I finally mount the transmitter way forward on the camera, tucking the antenna under the viewfinder, and set it to 800 mHz (channel 69). I mount the audio receivers at the extreme rear of the camera, using Lectro block 21 (520 mHz). Doing a scan, this gets the swamping down to the 50% point on the scan display.

Using 100mw transmitter hops, I send audio to the camera and walk test it in the backyard. Amazingly, no dropouts or hits! The Lectro wireless are robust enough to deliver clean audio despite 50% RF interference levels on the receivers. This is using UCR411a Receivers. I’m not sure I could have accomplished the same feat with the less-robust Lectro UCR401 receivers, or SRa’s, which are the equivalent of 401’s. Looks like camera’s gonna have to lug around a little extra weight on the side!

Regardless, I keep a minimum distance from the camera throughout the week, to make sure those hops were solid. I also ran 24 bit backup audio files on everything. Camera dept. refused to do a free-run sync of timecode with my recorder, something to do with the antiquated notion that sequentially coded files digitize faster. No argument from me. If they need the backup, hello Plural Eyes.

Lessons learned! Good times!      by Pete Verrando www.txsound.com

 

Car-to-Car with Lectro’s SMV

   Recently, I was on a shoot following bounty hunters around a city every night for about 10 days. Both cars worked together, with two hunters in each. Each car had a camera operator inside,  and both “hunters” were mic’d with Lectro SMV’s , transmitting directly to an SRb 2-channel receiver on the camera. 

    Camera mic was on channel 3/4.  Now the fun part–   a plant mic was placed in the car’s headliner dead center, and fed to an external SMv transmitter on each car. Both SMv’s at 250mw full power, and taking 12 volts  from each car’s cigar lighter. Our follow vehicle had two Lectro SNA-600 dipoles mounted about 12″ above the roof on fiberglass poles, feeding a Venue Field inside the van. The Field received the 4 officer’s wireless, & the two plant mic wireless.  

Rubber band pulls transmit antenna away from car to maximze range. Fixed to glass with heavy-duty Velcro.
Transmitter  then covered in gaff tape 
Follow vehicle SNA-600 antennas fed a Lectrosonics Venue Field inside. 

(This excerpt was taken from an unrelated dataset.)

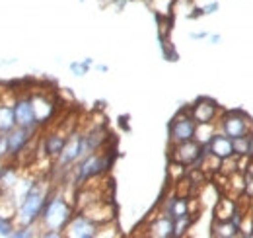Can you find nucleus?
Returning a JSON list of instances; mask_svg holds the SVG:
<instances>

On the road, the follow vehicle could reliably  hear those plant mics  up to 1/2 mile away from the hunter cars-  sometimes more in the countryside!  In the city, we would routinely loose the cars in traffic, but could usually still hear them.   This made for great follow vehicle IFB, & two clear recorded tracks of car interior when bad guys were loaded in the car. 

-by Pete Verrando

Lectrosonics New SRb Receiver Antenna Distro WTF

When Lectrosonics released their SR, a dual channel wireless receiver, sound mixers seized the opportunity to load unprecedented piles of these receivers in their sound bags.  The SR’s original design, however, and a host of RF interference issues from neighboring gear in their “bags”, left sound guys scratching their heads.
These receivers were supposed to be equivalent in performance to Lectro’s 401 receivers. Except they weren’t. And they were even farther away in RF performance from Lectro’s top line 411a.
The SR receivers were less sensitive than the 401’s, meaning reduced working distance from the transmitters. And in UHF, working distance is not a linear thing. One could have excellent reception at 40 feet, then the signal disappears at 42 feet !
Those guys who invested heavily in the first SRa’s (version with removable antennas) were forced to load their packages down with RF amplifiers and gain-based antennas, to overcome the range issue. Basically, they force-fed amplified signals into the SRa’s antenna jacks. Which creates another bunch of problems, but what the hell.
Gavage for the SRa Receiver
Months later, Lectro re-designs the RF board of the SR, bringing the RF performance much closer to the original claims. The SRb was introduced, and Lectro has a very generous upgrade policy for all those hapless mixers who invested heavily in the SRa.
However, now you have guys with piles of antennas, amplifiers, and combiners in their package. And they are chomping at the bit to plug that mess into their SRb’s.
Now, that the SRb is a more sensitive receiver, and I bet it is not going to like all that amplified RF being force-fed into the antenna jacks.  The SRb is a much-improved design, but physics is physics, and receivers will squawk like a goose destined for Foie Gras when fed too much RF.  Wait and see.